Capt. Pedro Fages was the commanding officer of the Presidio of San Diego before heading to Monterey in 1770 to assume command as governor of Alta California. In that capacity he made made several expeditions into the hinterland, one of which brought him along the banks of the Santa Clara River. Several of his place names, such as Soledad and Agua Dulce, are still with us.
A tall, aristocratic Spaniard in his early thirties, Fages was a lieutenant in charge of the twenty-five Catalonian soldiers during the Portolá march to Monterey. He was considered a trail blazer, possessed of an inquisitive mind and a definite wanderlust.
He must have had mixed feelings that spring morning in 1772 when it was discovered that six of his soldados de cuero had deserted with an equal number of comely young Indian maidens. Fages was upset by the loss of his lancers, but he welcomed the excuse to go off exploring.
An expeditionary force was quickly assembled. It headed east into the Imperial Valley. Sometimes following a trail left by the mutineers and sometimes following reports from Indians, Fages pressed on along the base of the towering San Gabriels, across the wide, reedy banks of the Mojave River, up into the Antelope Valley, then plunging into the Sierra Pelonas to emerge at the headwaters of the Rio Santa Clara.
The party's first camp in this valley was probably made near Agua Dulce Springs, which Fages named for its supply of "sweet water."

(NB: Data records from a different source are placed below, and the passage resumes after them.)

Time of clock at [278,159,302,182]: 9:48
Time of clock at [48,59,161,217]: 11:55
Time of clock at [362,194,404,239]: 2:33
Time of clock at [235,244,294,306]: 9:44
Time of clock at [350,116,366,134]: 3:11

At the point where Castaic Creek joins the Santa Clara River, Fages was back on familiar ground. Three years earlier he had stood in this spot with Governor Portolá and Father Juan Crespí.
Don Pedro renewed his acquaintance with the venerable kika, or chief, of the Tataviam community and was led to believe that the men he was looking for were somewhere up in Castaic Canyon.

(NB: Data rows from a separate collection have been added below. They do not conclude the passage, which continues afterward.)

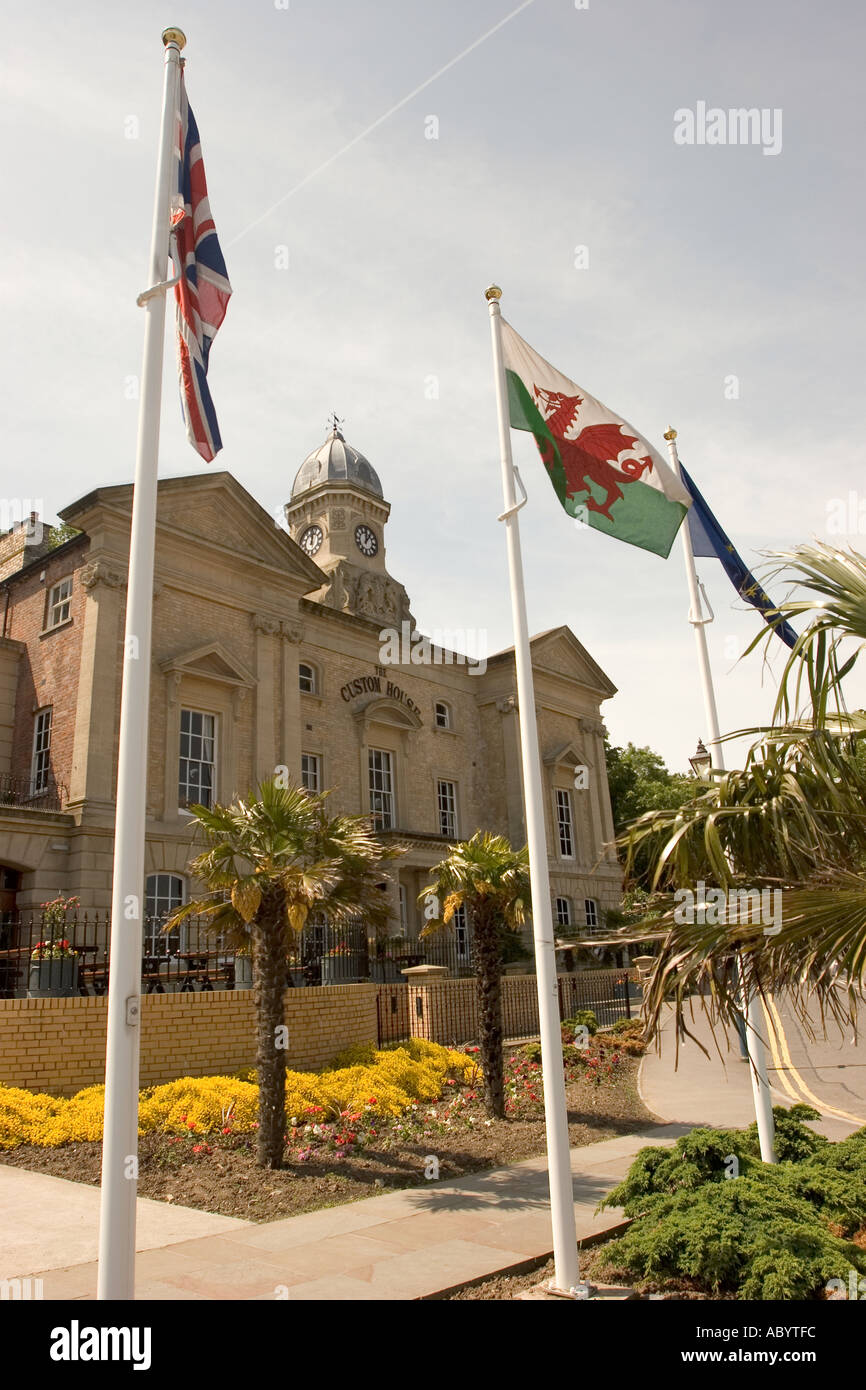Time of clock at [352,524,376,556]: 12:06
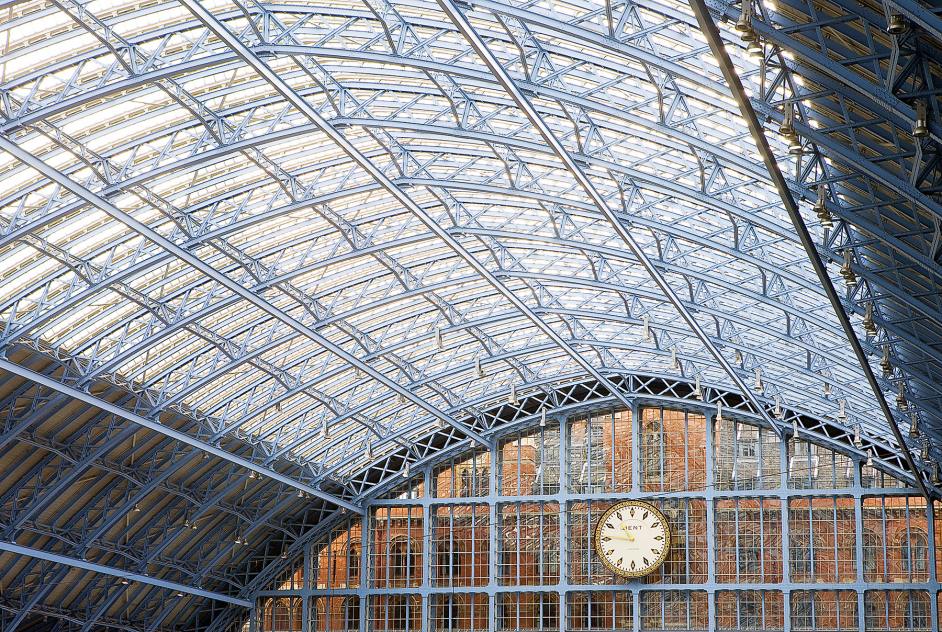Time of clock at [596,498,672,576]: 10:46
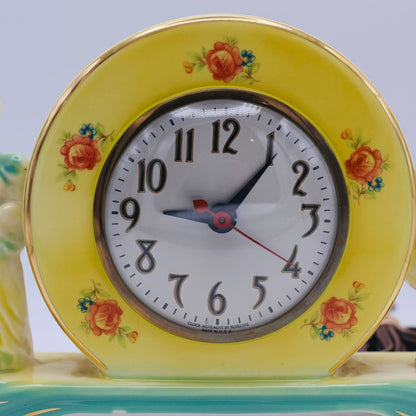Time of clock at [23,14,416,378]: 9:06
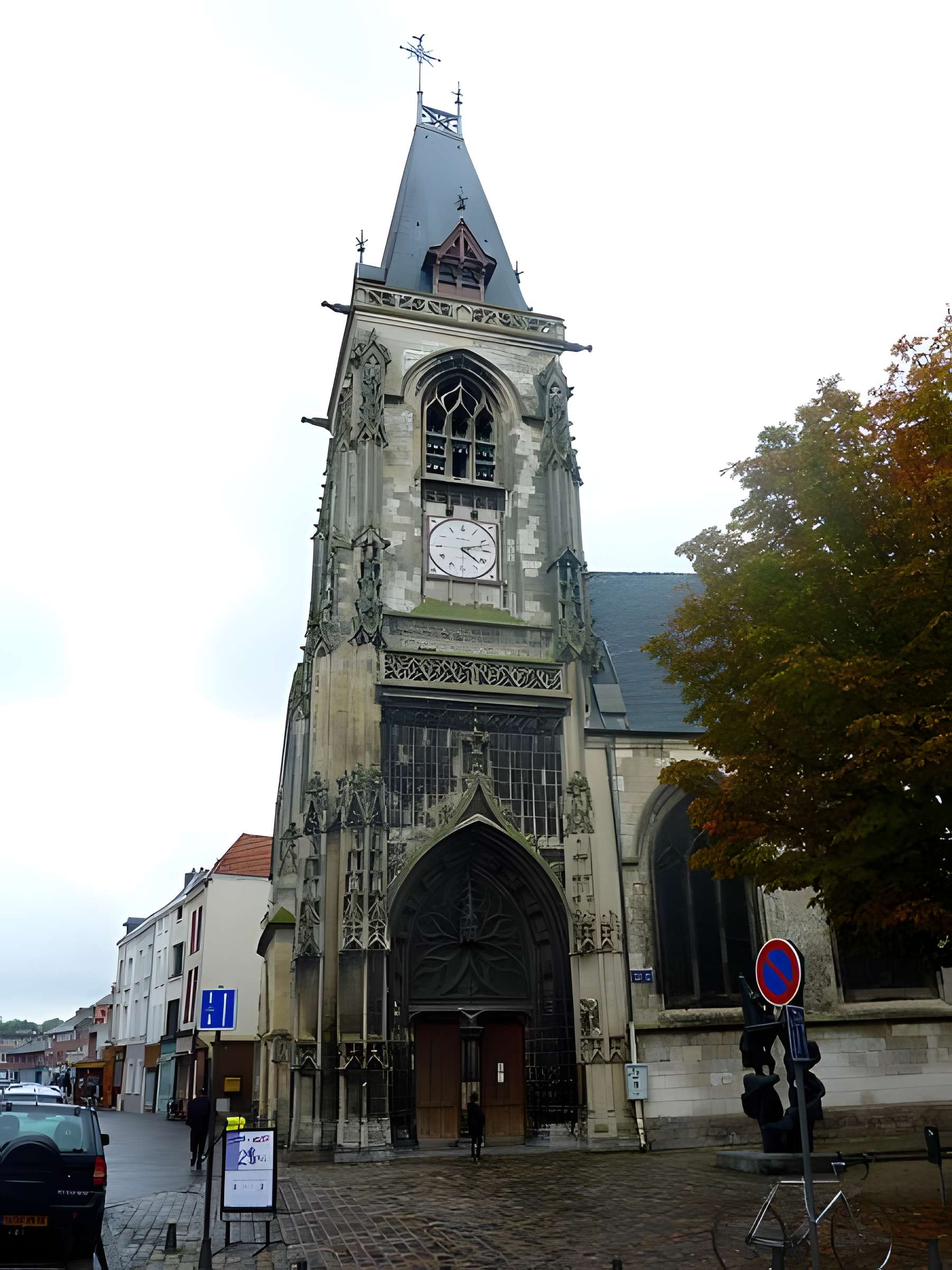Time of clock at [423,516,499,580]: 4:12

After resting men and animals for two days, the party mounted up and ascended the canyon, following the brook which was teeming with trout. They camped at Cienaga ("swamp"), where Fish Creek joins Castaic, then at Laguna (Lake Elizabeth), passed by the original Castaic Lake (across from modern Lebec), and stood at last on the crest of Tejon ("badger") Pass, which Fages had called "Cañada de las Uvas" for the wild grapes growing in the canyon. Gazing out over the vast expanses of the San Joaquin Valley, Pedro Fages made the notation "buena vista," or "beautiful view," in his journal.

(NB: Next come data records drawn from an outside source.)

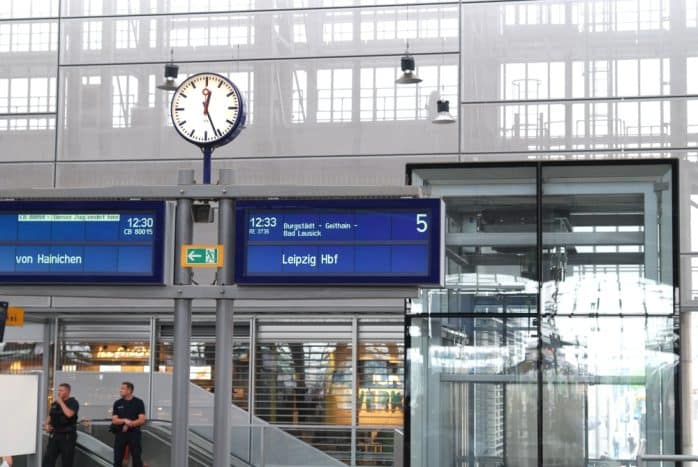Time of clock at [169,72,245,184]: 12:26
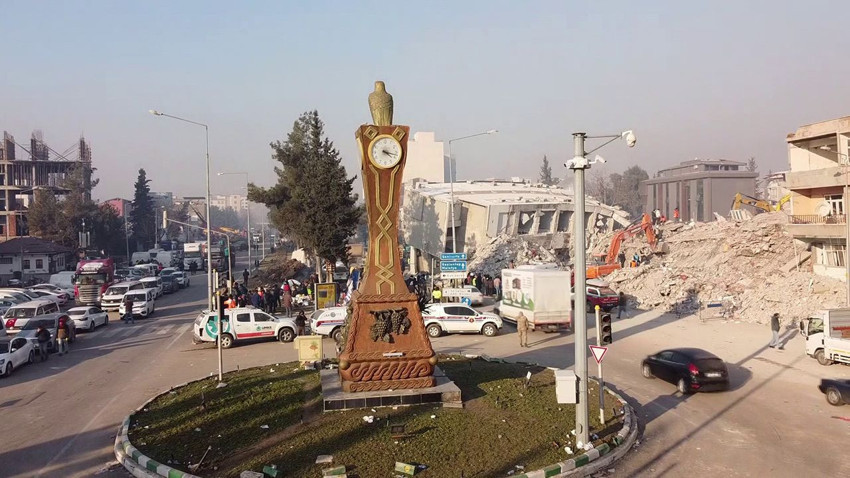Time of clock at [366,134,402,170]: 4:17
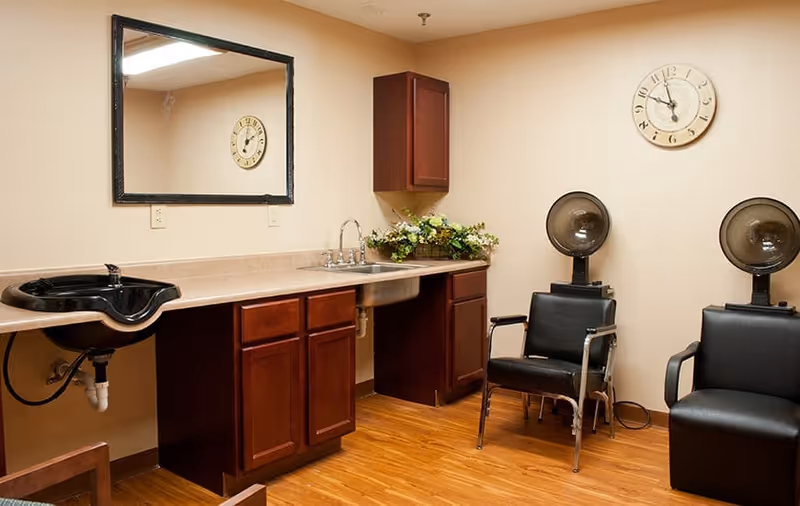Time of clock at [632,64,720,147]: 9:57
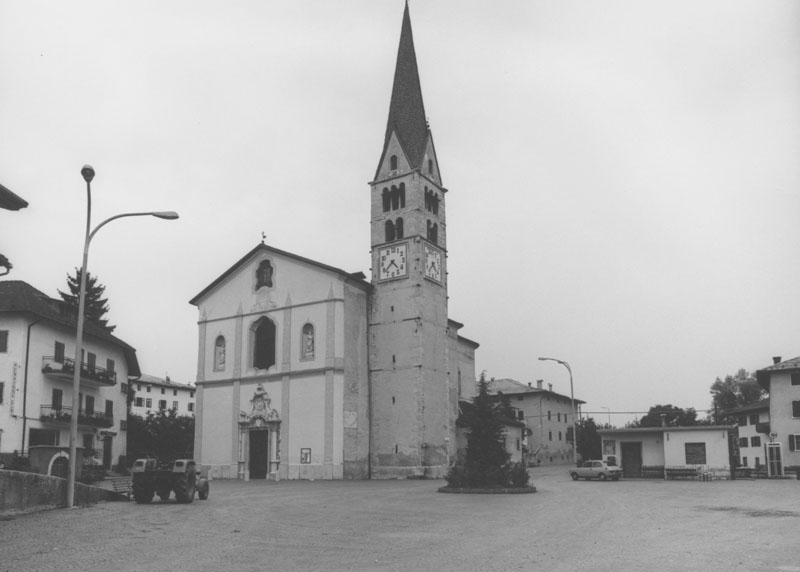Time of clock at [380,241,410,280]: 4:37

He never found the deserters, who probably hid out somewhere in the rocky vastness of the Tehachapi Mountains. One is tempted to compare them with Fletcher Christian and the refugees on Pitcairn Island, revolting against Captain Bligh, though this might be unfair to the indomitable Fages.
Capt. Fages returned to San Diego after the epic trek and filed a detailed account of his pursuit, adding thousands of acres to previously blank maps. In 1777 he fought Apaches on the Sonoran frontier, returning as a lieutentant colonel to serve again as governor until 1791. Alternate accounts have him retiring to Mexico or returning to his estate in Seville, Spain.